In 1984, when human immunodeficiency virus (HIV) was discovered as the cause of AIDS, researchers were optimistic that a cure was on the horizon. Now, more than 30 years later, 35 million individuals around the world are infected with HIV. And the cure is still elusive. Why has HIV proven so difficult to treat? The answer lies partly in its ability to remain latent in the human body, staying hidden until it unpredictably reactivates to become deadly once again.
A team at the Yale School of Engineering and Applied Science, led by professor Kathryn Miller-Jensen, is interested in the reactivation of latent HIV. These hidden viruses pose a major hurdle for HIV treatments — even the most potent drugs cannot eliminate the virus until it resurfaces. Current treatments for the disease involve a drug cocktail that patients must take for their entire lives, since latent HIV could reactivate at any time. But what if researchers found a way to force latent HIV back into action in our immune system cells? By drawing these viruses out of hiding, treatments could theoretically destroy nearly all viruses in the body, effectively curing the patient. There is a long road ahead in developing a cure, but projects at Miller-Jensen’s lab might eliminate barriers by illuminating the details of HIV reactivation.
The lab has several ongoing projects working to address the mystery. The team is investigating, for example, how T-cells in the human immune system respond to HIV infection. When HIV invades a T-cell, it inserts its genome into the host genome. Most of the time, the host cell transcribes the HIV genome, the first step to gene expression that then produces more viruses. However, in some cases, HIV instead enters a latent state where it is hidden in the host genome until changes in the T-cells cause reactivation. As such, the lethal virus remains tucked away in a small percentage of the body’s cells.
What kinds of changes to host cells predict reactivation? A component of Miller-Jensen’s research examines latency-reversing agents (LRAs), or small proteins that stimulate HIV back into action.
LRAs can be manufactured into small molecule drugs, which could prove useful in HIV treatments — namely, in the “shock and kill” method. This approach to combatting HIV forces reactivation from the latent state, making all viruses in the body vulnerable to drug action. Other medications then work to eliminate infected cells.
“If we could get all the latent HIV to reactivate, that would allow us to flush out the virus,” Miller-Jensen said. “Basically, there are two parts to the method: First, LRAs are used to reactivate the HIV, and then the immune system or the replicating virus kills off the cells that are now producing HIV.”
Still, like so many promising solutions in science, the “shock and kill” technique has its limitations. Sometimes, significant levels of latent HIV remain in cells even after drugging with LRAs. One possible reason for this is that fluctuations in the levels of gene transcription between cells can cause some cells to respond less strongly to the drugs. “Even if our cells are genetically identical, they don’t always respond the same way,” Miller-Jensen said. “That’s a very interesting question in the field of HIV.”

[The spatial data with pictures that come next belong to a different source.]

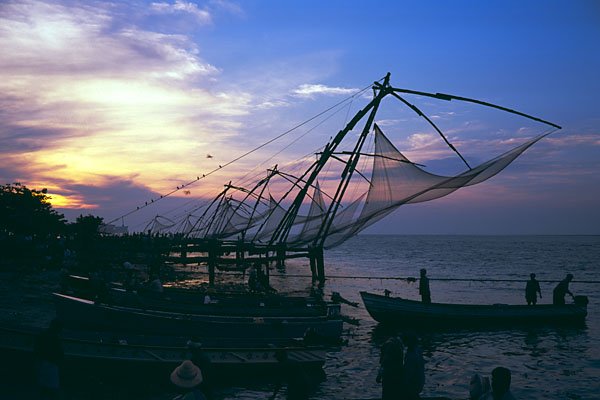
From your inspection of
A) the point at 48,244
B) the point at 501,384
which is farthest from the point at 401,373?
the point at 48,244

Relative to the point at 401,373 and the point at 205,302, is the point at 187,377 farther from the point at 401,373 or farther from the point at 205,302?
the point at 205,302

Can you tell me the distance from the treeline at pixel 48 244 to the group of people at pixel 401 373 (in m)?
25.5

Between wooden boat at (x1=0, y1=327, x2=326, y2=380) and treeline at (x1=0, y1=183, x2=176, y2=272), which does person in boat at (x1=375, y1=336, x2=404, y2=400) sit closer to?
wooden boat at (x1=0, y1=327, x2=326, y2=380)

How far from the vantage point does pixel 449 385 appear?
14180 millimetres

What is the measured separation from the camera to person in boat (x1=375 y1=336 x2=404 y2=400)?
7957 millimetres

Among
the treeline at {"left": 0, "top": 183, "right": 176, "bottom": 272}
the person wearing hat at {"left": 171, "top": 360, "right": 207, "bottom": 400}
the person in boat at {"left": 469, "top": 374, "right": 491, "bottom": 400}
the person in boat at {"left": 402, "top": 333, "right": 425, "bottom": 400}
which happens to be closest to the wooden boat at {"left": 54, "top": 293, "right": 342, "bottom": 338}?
the person in boat at {"left": 402, "top": 333, "right": 425, "bottom": 400}

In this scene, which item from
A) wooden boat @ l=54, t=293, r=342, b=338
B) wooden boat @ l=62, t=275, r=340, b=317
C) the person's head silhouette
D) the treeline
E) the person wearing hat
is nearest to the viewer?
the person's head silhouette

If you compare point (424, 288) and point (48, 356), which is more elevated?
point (48, 356)

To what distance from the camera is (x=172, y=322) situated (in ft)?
47.8

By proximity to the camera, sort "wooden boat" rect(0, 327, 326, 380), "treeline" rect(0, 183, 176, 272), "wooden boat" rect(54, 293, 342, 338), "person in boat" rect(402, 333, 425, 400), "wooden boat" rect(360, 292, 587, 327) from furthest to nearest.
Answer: "treeline" rect(0, 183, 176, 272) → "wooden boat" rect(360, 292, 587, 327) → "wooden boat" rect(54, 293, 342, 338) → "wooden boat" rect(0, 327, 326, 380) → "person in boat" rect(402, 333, 425, 400)

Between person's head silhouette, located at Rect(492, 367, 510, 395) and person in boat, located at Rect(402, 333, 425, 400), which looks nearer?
person's head silhouette, located at Rect(492, 367, 510, 395)

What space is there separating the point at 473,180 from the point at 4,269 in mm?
30987

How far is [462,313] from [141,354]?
14882mm

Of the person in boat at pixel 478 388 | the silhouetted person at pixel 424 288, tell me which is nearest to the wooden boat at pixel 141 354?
the person in boat at pixel 478 388
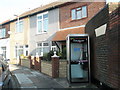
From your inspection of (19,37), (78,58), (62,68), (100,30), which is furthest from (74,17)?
(19,37)

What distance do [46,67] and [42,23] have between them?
7.43 meters

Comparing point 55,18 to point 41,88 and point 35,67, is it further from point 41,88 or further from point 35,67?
point 41,88

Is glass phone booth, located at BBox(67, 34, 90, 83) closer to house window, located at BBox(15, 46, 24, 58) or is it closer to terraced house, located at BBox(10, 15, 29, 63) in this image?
terraced house, located at BBox(10, 15, 29, 63)

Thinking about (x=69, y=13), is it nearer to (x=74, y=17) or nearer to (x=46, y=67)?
(x=74, y=17)

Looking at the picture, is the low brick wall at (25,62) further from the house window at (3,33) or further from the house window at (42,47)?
the house window at (3,33)

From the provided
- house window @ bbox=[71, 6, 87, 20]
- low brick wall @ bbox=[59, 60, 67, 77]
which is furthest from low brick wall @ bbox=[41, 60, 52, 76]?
house window @ bbox=[71, 6, 87, 20]

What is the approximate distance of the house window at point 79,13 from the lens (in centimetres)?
1403

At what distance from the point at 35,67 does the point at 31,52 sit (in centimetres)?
444

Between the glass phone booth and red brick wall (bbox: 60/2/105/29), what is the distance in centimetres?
565

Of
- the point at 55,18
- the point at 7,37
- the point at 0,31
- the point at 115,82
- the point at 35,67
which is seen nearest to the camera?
the point at 115,82

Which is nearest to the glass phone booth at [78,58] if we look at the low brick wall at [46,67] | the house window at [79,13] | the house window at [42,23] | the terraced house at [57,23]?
the low brick wall at [46,67]

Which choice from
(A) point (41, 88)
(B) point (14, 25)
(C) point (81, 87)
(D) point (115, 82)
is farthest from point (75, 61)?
(B) point (14, 25)

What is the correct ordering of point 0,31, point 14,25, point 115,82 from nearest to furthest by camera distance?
point 115,82, point 14,25, point 0,31

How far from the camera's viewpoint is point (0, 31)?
92.8 feet
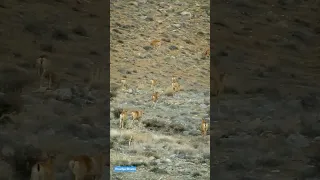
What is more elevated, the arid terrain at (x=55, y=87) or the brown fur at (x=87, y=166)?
the arid terrain at (x=55, y=87)

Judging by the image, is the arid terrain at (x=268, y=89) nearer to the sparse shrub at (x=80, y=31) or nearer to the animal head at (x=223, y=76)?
the animal head at (x=223, y=76)

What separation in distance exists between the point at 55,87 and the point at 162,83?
51cm

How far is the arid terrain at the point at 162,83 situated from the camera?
2006 mm

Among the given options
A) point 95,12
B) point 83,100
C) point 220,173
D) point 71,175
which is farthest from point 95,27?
point 220,173

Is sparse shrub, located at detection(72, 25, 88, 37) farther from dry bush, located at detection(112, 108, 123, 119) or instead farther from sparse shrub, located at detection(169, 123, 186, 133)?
sparse shrub, located at detection(169, 123, 186, 133)

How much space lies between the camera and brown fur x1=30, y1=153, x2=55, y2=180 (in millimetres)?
1907

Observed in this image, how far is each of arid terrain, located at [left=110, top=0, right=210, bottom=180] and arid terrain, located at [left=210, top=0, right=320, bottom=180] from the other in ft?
0.29

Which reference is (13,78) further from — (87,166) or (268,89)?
(268,89)

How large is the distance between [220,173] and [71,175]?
0.71 meters

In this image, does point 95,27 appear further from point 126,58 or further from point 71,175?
point 71,175

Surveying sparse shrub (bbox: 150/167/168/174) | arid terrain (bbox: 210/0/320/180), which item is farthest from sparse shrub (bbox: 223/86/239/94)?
sparse shrub (bbox: 150/167/168/174)

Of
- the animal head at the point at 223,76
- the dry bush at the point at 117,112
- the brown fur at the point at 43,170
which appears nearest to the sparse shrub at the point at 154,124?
the dry bush at the point at 117,112

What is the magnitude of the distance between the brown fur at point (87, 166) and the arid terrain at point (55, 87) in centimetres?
3

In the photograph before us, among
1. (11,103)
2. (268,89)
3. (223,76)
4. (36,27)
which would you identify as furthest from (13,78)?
(268,89)
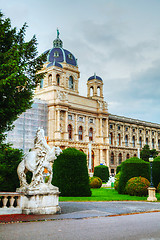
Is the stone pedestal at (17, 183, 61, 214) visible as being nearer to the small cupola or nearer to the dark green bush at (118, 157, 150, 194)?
the dark green bush at (118, 157, 150, 194)

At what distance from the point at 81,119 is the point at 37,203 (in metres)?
44.6

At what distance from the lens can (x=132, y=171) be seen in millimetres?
19234

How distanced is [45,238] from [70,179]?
34.4 ft

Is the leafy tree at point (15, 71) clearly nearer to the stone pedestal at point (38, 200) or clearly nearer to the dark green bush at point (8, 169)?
the dark green bush at point (8, 169)

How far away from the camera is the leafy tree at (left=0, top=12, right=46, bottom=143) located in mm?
8266

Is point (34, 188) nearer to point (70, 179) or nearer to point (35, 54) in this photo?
point (35, 54)

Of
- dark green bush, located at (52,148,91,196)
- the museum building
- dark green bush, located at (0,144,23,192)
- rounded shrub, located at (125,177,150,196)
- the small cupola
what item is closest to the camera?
dark green bush, located at (0,144,23,192)

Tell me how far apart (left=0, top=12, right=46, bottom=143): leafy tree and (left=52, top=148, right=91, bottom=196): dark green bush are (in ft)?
23.3

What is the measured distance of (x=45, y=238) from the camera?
5.59 metres


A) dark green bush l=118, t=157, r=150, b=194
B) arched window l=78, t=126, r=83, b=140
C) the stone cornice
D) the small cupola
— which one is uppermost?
the small cupola

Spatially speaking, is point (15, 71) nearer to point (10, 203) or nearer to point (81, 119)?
point (10, 203)

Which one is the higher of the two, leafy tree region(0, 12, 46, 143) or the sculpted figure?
leafy tree region(0, 12, 46, 143)

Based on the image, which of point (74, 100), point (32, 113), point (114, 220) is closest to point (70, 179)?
point (114, 220)

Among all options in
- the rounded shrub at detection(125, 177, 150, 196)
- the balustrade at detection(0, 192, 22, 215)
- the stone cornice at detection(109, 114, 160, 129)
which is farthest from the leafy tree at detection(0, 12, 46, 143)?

The group is further is interested in discovering the markers that differentiate infected from uninfected T-cells, which would facilitate identification of cells that are carrying latent HIV. Once again, this could inform more successful therapies for the disease.
Is a cure for HIV a possibility in the near future, or are we still as naïve as in 1984? Will an effective cure remain out of reach despite our improved understanding of the disease? Miller-Jensen is realistic. She does not claim that a cure will be developed anytime soon. “It feels like we’re still pretty far from this goal,” she said.
However, she believes that researchers will continue to make progress by collaborating across fields. “We’re much closer than we were 10 years ago. With many researchers working on different aspects of the problem — finding new LRAs, mobilizing the immune system to kill reactivated T-cells, developing new methods to track the size of the latent reservoir — we might get some kind of combination which solves the problem,” she said.